Patna: Telangana Chief Minister K. Chandrashekar Rao’s alleged efforts to woo the Rashtriya Janata Dal (RJD) in a bid to form a non-Bharatiya Janata Party (BJP), non-Congress front at the national level seem to have elicited an unenthusiastic response from Tejashwi Yadav, ThePrint has learnt.
According to sources in the RJD, the Telangana Rashtra Samithi (TRS) chief flew Yadav aboard a chartered plane from Patna to Hyderabad earlier this week as he sought to get the latter on board for a Third Front. However, Yadav remained non-committal.
Sources said the talks revolved around south Indian states as well Maharashtra and an alliance that could defeat both the BJP and the Congress.
“You are young. Do something for the country,” KCR is believed to have told Yadav. But the RJD leader reminded the Telangana CM that the Congress was the RJD’s oldest ally.
Towards the end of the meet, KCR spoke to Yadav for a few minutes in a separate room. Yadav didn’t reveal the details of this conversation to other RJD leaders, the sources said.
“We flew at 11 am from Patna and returned at 7 pm the same day (Tuesday). The meeting lasted for a couple of hours but we have been asked not to speak about it,” RJD MLC Sunil Singh told ThePrint.
“After the invitation came, Tejashwi spoke to Lalu ji. Lalu ji told him to go as it would improve his stature in national politics. But at the same time he asked Tejashwi not to give any commitment. He did exactly that,” said a senior RJD leader who didn’t wish to be named.
After the meeting, the office of the Telangana CM tweeted that the meeting was a “courtesy call”.
— Telangana CMO (@TelanganaCMO) January 11, 2022
KCR’s ‘alliance efforts’
The meeting came amid continued efforts by KCR to cobble up an anti-BJP, anti-Congress alliance. Last month, he went to Chennai to hold talks with Tamil Nadu Chief Minister M.K. Stalin of the Dravida Munnetra Kazhagam (DMK), also a Congress ally. However, both sides maintained that it was just a courtesy call.
The meeting came just after West Bengal CM Mamata Banerjee dismissed the Congress and UPA as a viable alternative to the BJP.
Earlier this month, top Communist leaders like Sitaram Yechury and D. Raja also met KCR.
Once considered a ‘friendly opposition’ to the Narendra Modi government, KCR is now facing increasing heat from the BJP, which is seeking to improve its footprints in south India, with Telangana being a prime target. On Wednesday, KCR called for the ouster of the BJP from the Centre, criticising the manner in which it handled the farmers issue.
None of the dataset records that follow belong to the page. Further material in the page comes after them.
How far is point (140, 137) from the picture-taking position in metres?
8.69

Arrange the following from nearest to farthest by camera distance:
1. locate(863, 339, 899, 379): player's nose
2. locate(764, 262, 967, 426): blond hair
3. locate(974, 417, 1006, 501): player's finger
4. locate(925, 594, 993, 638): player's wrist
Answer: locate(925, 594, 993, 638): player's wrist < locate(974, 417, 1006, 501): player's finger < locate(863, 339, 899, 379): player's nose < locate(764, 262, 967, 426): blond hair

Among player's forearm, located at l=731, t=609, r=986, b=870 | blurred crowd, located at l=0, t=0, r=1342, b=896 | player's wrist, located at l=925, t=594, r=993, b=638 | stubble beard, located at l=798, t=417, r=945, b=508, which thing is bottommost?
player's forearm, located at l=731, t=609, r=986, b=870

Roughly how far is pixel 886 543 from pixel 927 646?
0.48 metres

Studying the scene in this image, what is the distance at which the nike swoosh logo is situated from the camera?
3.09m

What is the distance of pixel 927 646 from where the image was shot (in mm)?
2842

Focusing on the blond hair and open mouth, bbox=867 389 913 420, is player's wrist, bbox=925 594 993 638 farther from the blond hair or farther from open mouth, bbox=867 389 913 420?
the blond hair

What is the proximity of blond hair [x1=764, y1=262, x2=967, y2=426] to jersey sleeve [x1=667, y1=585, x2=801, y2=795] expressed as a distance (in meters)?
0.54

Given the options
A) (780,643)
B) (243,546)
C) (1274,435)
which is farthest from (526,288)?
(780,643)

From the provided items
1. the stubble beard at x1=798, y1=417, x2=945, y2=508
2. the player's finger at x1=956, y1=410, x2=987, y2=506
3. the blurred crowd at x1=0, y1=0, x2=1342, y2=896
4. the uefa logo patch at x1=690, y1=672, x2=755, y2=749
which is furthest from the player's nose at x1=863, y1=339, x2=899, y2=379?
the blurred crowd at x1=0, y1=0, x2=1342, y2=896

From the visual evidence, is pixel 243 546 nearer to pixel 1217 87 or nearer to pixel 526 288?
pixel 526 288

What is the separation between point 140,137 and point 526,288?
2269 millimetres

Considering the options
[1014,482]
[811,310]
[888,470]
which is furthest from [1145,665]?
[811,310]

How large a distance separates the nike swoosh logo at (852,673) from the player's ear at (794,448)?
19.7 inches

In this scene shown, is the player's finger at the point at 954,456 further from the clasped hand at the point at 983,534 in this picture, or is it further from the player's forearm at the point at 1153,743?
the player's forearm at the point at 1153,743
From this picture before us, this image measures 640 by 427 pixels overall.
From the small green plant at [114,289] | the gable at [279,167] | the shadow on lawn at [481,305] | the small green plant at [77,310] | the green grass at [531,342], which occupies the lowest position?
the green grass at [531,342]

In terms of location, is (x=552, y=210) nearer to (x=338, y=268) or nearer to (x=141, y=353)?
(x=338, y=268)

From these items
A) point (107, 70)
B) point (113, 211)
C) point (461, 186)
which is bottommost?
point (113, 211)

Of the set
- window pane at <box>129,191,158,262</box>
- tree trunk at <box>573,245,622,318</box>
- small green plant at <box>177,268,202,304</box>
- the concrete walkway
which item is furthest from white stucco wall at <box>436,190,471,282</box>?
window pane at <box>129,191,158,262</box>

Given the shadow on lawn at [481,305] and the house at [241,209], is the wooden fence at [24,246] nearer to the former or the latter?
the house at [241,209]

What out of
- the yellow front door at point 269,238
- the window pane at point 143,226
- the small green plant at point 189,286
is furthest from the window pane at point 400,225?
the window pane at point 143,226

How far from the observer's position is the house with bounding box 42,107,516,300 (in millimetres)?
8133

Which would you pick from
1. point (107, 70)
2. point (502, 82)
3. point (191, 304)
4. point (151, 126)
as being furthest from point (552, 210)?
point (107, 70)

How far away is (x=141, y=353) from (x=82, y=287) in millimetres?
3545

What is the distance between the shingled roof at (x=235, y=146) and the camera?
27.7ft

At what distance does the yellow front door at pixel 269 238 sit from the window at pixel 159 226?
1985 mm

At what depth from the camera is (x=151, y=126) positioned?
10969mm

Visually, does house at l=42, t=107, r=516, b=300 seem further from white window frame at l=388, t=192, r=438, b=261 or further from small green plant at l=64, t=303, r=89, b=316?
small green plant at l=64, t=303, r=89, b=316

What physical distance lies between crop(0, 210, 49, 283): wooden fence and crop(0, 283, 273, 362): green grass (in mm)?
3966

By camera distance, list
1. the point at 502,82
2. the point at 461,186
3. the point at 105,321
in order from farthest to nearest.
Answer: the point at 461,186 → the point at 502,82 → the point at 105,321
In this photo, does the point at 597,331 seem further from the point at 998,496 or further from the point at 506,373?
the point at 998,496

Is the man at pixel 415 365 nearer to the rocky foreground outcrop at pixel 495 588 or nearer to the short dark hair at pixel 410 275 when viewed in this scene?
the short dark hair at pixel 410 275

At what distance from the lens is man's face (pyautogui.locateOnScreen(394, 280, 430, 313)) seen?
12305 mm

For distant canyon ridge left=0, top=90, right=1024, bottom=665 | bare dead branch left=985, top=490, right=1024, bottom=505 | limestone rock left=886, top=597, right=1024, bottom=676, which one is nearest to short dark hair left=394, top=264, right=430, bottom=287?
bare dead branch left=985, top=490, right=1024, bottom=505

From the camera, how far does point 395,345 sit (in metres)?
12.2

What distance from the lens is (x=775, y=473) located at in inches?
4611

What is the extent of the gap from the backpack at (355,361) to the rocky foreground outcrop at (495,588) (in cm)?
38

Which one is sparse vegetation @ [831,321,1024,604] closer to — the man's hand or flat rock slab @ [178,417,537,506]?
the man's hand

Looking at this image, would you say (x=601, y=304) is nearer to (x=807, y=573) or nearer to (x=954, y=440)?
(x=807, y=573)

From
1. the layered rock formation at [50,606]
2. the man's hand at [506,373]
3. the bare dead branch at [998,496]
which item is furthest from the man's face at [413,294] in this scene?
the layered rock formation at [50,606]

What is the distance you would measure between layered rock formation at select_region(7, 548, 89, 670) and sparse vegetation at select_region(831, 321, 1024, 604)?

RJD’s dilemma over Congress
The Congress-RJD alliance owes its origins to the Vajpayee government’s decision to dismiss the Rabri Devi government of Bihar in February 1999, after a massacre of 12 Dalits took place in Jehanabad district.
The Congress refused to back the dismissal call and the move could not make it through the Rajya Sabha.
Since then, the two parties have been contesting elections together. There was a brief distancing during the 2009 Lok Sabha polls when the Congress was upset with RJD supremo Lalu Prasad over the fact that he left only 3 Lok Sabha seats for it to contest in Bihar. The Congress went solo and managed to defeat the RJD in a dozen seats. Lalu later conceded that ignoring the Congress proved costly.
The relationship went through a trough again after the 2020 assembly elections, when the Congress won only 19 of the 70 seats it contested under the Grand Alliance. RJD leaders openly held the Congress responsible for the defeat. In the by-polls for two assembly seats held a couple of months ago, the two parties contested independently. Even in the upcoming elections of MLCs, the parties are fighting separately.
However, the relationship has stood the test of time.
“Despite the war of words among state leaders, the relationship between Tejashwi and Lalu with Rahul and Sonia Gandhi is still excellent. Lalu ji was the first political leader to defend Sonia Gandhi against BJP’s foreign citizen attack,” a second senior RJD leader said on condition of anonymity.
“The Congress bailed out the RJD government. The RJD was an integral part of UPA-1 and remained an ally of Congress in UPA-2. The Congress backed RJD against Nitish in 2017 (when the JD-U split from its alliance with Congress-RJD),” the leader added.
Explaining why the RJD can’t make a commitment to KCR, the leader said, “The Congress may have weakened but they still can create havoc if they contest independently. For the RJD, it is very difficult to completely ignore the Congress.”